As almôndegas não conseguiam acreditar na virada que houve
na sua sorte. ‘Eu disse a você que nossa má sorte se inverteria’, declarou a
almôndega maior. ‘Só precisam acreditar em mim, pois sou a líder’. As outras
almôndegas teciam elogios enquanto se ajeitavam na macia camada de arroz.
Subitamente o prato foi colocado diante do próprio rei.

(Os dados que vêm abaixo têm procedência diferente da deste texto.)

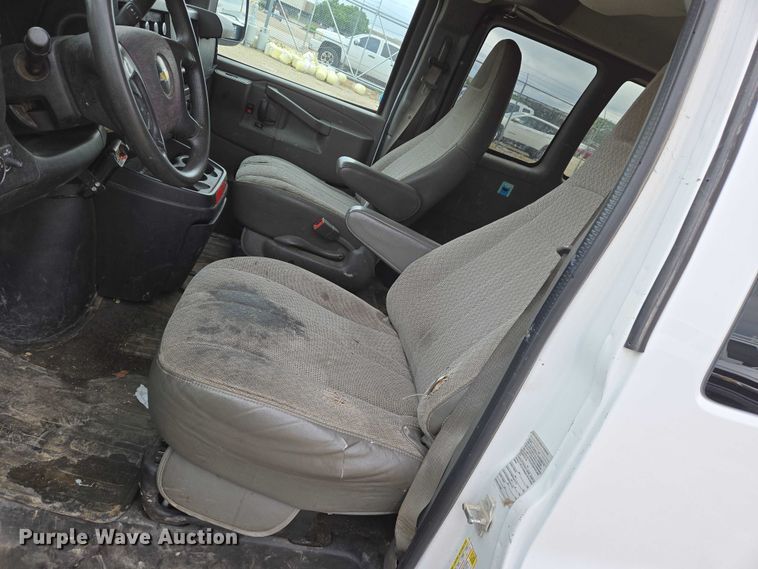 image for item EO0940 2016 Chevrolet Express 3500 van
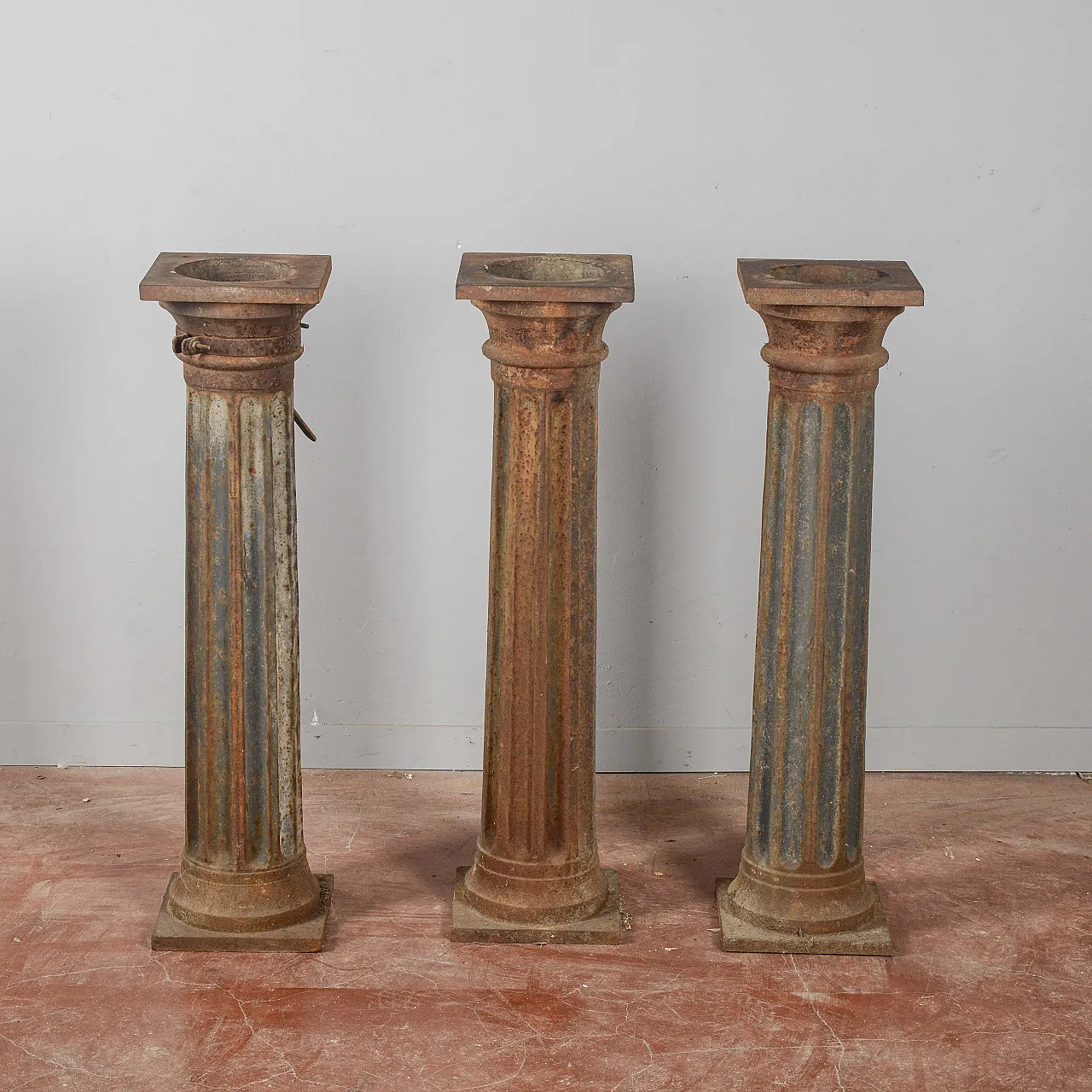 3 Cast iron columns, early 20th century 1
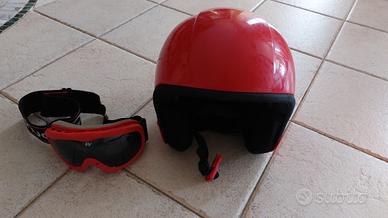 casco e occhiali da sci bambino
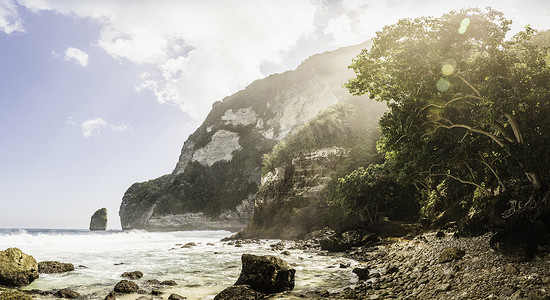 印度尼西亚努萨·佩尼达南海岸的岩石海滩和岩石形成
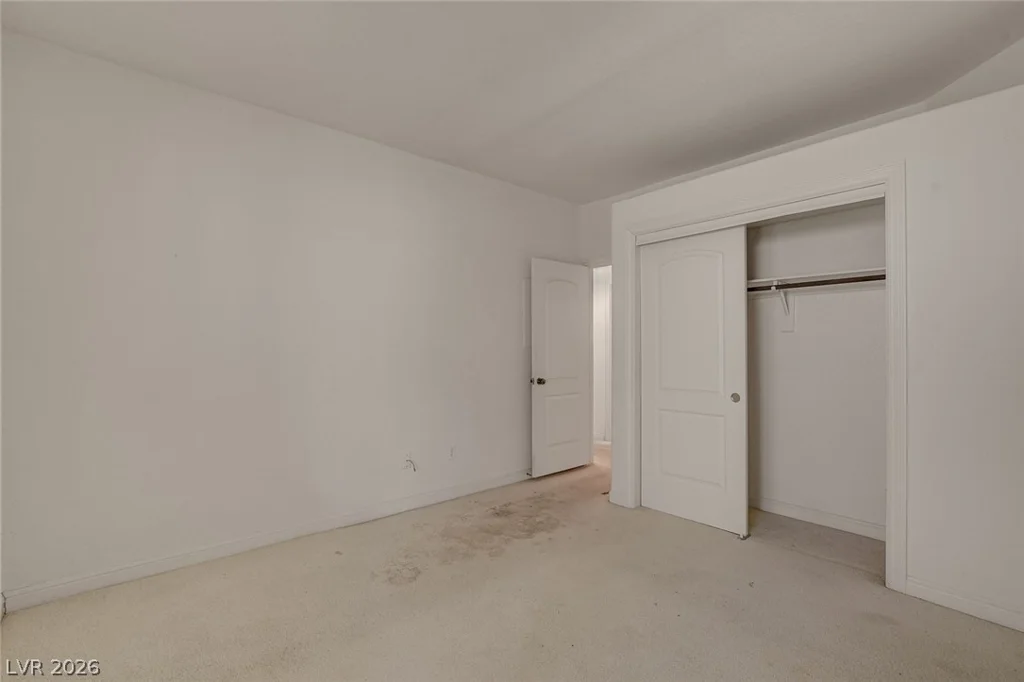 7637 Valley Green, Las Vegas, NV 89149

Algumas das almôndegas foram ofuscadas pelo brilho das joias
no pescoço dos convidados, e outras foram dominadas pelo som dos músicos
tocando sobre um tablado na sala.
Mas então a irmandade das almôndegas foi removida um punhado
de cada vez, tiradas da travessa e servidas em pratos individuais. E, pior
ainda, bocas famintas ao redor da mesa começaram a devorá-las. ‘Ó, líder, nossa
líder’, gritaram as almôndegas restantes, ‘o que está acontecendo conosco? Nossas
integrantes estão sendo selecionadas e da maneira mais chocante. Estamos sendo
exterminadas.’
O próprio rei enfiou um garfo na travessa e perfurou seis almôndegas
de uma vez. ‘Traição!’, gritaram as últimas almôndegas. ‘Como isso pode estar
acontecendo conosco?’ A essa altura, a almôndega líder estava farta de ouvir
sobre os problemas que suas seguidoras almôndegas estavam encarando. Ela gritou
para as outras: ‘Vocês foram refrescadas pelo molho branco medicinal, não
foram?’ ‘Sim, fomos sim!’, gritaram as últimas almôndegas que restavam. ‘E
foram removidas do fogo terrível e colocadas sobre uma cama de arroz fresco e tranquilizante,
não foram?’ ‘Sim, nós fomos!’, disseram. ‘Bem, quando vão compreender que vocês são almôndegas
e que estão destinadas ao estômago de homens famintos?’
Logo em seguida, a almôndega líder foi garfada e engolida
inteira pelo rei. As últimas almôndegas na travessa continuaram a gritar,
berrar e protestar sua recusa a serem comidas. Mas a essa altura já não havia
mais ninguém para ouvir seus gritos.”